**Raw data**:
--- START ---

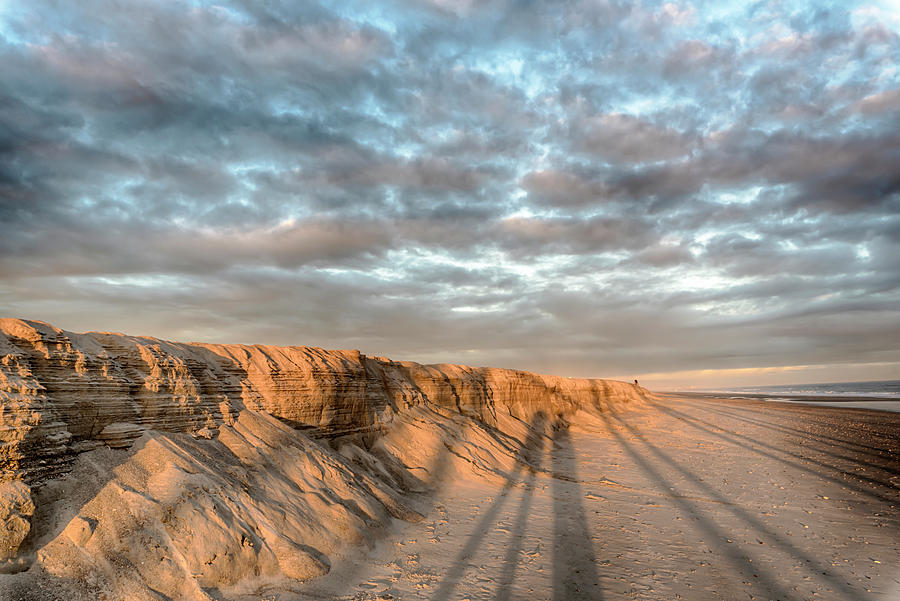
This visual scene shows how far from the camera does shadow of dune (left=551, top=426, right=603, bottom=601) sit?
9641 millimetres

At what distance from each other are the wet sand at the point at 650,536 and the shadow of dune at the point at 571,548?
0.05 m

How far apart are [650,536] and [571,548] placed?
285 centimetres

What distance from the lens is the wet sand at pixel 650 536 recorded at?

--- END ---

**Aim**:
Transcribe every item above word for word, and leave the pictures out of your copy.

**Output of the task**:
This visual scene shows how far from the camera does shadow of dune (left=551, top=426, right=603, bottom=601) sit?
9641 millimetres

At what distance from each other are the wet sand at the point at 650,536 and the shadow of dune at the point at 571,548?
0.05 m

How far apart are [650,536] and [571,548] placed?
285 centimetres

What distance from the lens is the wet sand at pixel 650 536 recorded at?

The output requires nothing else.